Dans un entretien accordé à l’hebdomadaire "Le 1", l’ancienne garde des sceaux Christiane Taubira se montre très sévère avec la gauche, critique Manuel Valls et revient sur sa décision de ne pas se présenter à la primaire.

© CITIZENSIDE / Yann KORBI / Citizenside
© CITIZENSIDE / Yann KORBI / Citizenside
Avec le franc-parler qui la caractérise, Christiane Taubira dresse un portrait sans complaisance de ce qu’est selon elle devenue la gauche, "elle bute sur ses propres renoncements", et presse sa famille politique d’exprimer une vision claire. Elle rappelle que la gauche "est née sur la question sociale et la question démocratique. D’une part, les conditions de travail : durée, rémunération, repos puis congés payés, âge de la retraite. D’autre part, l’émancipation de l’individu et le suffrage universel, c’est-à-dire l’égalité civique."

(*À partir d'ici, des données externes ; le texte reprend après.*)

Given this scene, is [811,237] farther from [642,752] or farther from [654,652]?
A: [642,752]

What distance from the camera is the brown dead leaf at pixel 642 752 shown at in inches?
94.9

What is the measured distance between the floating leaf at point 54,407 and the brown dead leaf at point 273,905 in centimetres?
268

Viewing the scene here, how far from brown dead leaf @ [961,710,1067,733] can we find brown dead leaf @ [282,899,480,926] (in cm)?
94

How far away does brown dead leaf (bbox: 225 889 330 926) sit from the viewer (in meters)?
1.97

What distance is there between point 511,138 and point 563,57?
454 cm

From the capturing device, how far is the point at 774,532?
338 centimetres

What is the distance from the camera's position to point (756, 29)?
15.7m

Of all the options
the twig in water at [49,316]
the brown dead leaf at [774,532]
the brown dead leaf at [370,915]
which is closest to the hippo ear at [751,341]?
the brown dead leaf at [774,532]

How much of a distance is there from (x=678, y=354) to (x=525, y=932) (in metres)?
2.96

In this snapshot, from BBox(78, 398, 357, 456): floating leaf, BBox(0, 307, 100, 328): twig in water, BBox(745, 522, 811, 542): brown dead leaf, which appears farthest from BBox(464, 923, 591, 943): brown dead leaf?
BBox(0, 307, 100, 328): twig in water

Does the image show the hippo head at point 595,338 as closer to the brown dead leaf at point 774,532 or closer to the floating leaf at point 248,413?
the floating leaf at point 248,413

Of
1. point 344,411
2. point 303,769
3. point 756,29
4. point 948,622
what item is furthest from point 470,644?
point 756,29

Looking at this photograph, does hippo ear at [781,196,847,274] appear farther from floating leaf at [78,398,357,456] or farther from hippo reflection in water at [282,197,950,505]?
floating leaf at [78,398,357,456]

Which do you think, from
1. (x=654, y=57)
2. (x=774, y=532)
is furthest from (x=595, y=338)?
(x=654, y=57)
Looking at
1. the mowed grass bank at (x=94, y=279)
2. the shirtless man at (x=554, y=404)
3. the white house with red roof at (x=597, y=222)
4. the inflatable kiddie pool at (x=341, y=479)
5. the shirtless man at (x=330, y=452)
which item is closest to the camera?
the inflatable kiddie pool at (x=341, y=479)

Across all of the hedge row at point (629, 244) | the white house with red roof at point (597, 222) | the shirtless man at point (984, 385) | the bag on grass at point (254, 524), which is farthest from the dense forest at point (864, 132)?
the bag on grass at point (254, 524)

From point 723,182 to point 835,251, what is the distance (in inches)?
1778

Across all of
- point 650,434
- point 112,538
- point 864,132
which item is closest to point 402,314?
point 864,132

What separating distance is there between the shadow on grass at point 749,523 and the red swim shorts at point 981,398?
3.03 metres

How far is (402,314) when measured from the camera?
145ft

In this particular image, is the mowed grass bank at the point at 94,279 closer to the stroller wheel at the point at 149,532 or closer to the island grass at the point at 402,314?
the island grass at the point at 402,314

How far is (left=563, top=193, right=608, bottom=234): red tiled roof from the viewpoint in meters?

Sur ce qui fonde l’identité de la gauche, Christiane Taubira estime qu’aujourd’hui "elle a trop cédé aux idées et à la sémantique de la droite, à ses critères de résultat, de performance, de gestion. Elle ne dit plus depuis longtemps le sens de son action." La gauche doit donc, selon Christiane Taubira, renouer avec "le goût du débat, de la dispute, de la controverse. La divergence est une condition du mouvement. Les arguments ne sont pas toujours de première qualité, mais il faut savoir s’écouter. C’est après qu’intervient la délibération collective sur les choix qui engagent", insiste t-elle.

Le style de Manuel Valls, c’était de souligner les angles, pas de les arrondir

Revenant sur le début du quinquennat, Christiane Taubira regrette qu’un projet de loi constitutionnelle concernant le dialogue social n’ait pu être inscrit dans la constitution faute des trois cinquièmes des voix parlementaires. "Il était d’une grande portée symbolique car l’histoire des conquêtes sociales est principalement le fruit des luttes sociales." Et l’ancienne ministre de critiquer Manuel Valls : "Dans la période Ayrault, le dialogue restait ouvert et possible au sein de la majorité. On peut dater le durcissement avec l’apparition de "frondeurs" et l’arrivée de Manuel Valls." 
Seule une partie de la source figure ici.